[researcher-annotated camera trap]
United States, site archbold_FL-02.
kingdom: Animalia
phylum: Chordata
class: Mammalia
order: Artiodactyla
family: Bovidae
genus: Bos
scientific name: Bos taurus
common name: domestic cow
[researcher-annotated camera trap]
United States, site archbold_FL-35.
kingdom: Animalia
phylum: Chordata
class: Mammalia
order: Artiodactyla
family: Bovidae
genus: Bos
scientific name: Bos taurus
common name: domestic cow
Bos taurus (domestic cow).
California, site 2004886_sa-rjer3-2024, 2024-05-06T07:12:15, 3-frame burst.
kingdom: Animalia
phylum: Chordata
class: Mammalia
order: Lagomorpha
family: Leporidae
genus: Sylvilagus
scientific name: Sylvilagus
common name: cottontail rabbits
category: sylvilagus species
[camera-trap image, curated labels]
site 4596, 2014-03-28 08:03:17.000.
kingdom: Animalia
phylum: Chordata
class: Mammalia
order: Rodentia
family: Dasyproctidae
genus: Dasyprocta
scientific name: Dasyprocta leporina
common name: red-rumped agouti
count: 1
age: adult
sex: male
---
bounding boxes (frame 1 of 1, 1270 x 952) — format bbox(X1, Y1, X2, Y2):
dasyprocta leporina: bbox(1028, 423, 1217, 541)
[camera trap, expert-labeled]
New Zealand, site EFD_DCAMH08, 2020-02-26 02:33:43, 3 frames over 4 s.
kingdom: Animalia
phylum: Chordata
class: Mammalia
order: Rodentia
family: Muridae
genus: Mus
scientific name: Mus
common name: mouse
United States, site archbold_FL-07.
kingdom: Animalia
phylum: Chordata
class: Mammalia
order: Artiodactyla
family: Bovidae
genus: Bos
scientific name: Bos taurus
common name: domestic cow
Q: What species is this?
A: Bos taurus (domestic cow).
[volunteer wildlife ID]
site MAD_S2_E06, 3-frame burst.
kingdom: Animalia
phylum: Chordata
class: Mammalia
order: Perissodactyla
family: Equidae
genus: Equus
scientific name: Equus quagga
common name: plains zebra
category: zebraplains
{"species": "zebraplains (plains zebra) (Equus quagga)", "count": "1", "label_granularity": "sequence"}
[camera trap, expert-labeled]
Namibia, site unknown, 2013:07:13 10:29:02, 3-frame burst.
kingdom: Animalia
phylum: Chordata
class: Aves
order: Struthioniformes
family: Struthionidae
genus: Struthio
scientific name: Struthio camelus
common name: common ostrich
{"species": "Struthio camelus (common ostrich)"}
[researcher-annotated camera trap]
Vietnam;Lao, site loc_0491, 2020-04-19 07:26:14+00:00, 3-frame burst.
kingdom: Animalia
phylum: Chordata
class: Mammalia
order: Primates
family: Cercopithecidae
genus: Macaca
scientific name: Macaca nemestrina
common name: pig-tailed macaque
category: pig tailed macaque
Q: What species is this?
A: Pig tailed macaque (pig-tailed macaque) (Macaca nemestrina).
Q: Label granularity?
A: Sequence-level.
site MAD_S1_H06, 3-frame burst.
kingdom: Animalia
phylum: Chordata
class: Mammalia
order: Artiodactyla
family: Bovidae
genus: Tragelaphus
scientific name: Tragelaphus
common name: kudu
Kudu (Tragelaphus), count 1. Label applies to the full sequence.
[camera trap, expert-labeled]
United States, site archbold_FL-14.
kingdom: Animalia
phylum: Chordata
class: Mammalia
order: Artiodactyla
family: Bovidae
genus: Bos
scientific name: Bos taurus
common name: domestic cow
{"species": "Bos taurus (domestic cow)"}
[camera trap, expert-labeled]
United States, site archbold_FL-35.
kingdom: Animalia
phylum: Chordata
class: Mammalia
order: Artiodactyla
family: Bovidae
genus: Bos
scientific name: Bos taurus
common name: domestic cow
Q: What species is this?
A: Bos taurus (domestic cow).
-------------------------
Task details: Read through the entries and copy every line that includes "Equus".

The completed task:
genus: Equus
scientific name: Equus quagga
{"species": "zebraplains (plains zebra) (Equus quagga)", "count": "1", "label_granularity": "sequence"}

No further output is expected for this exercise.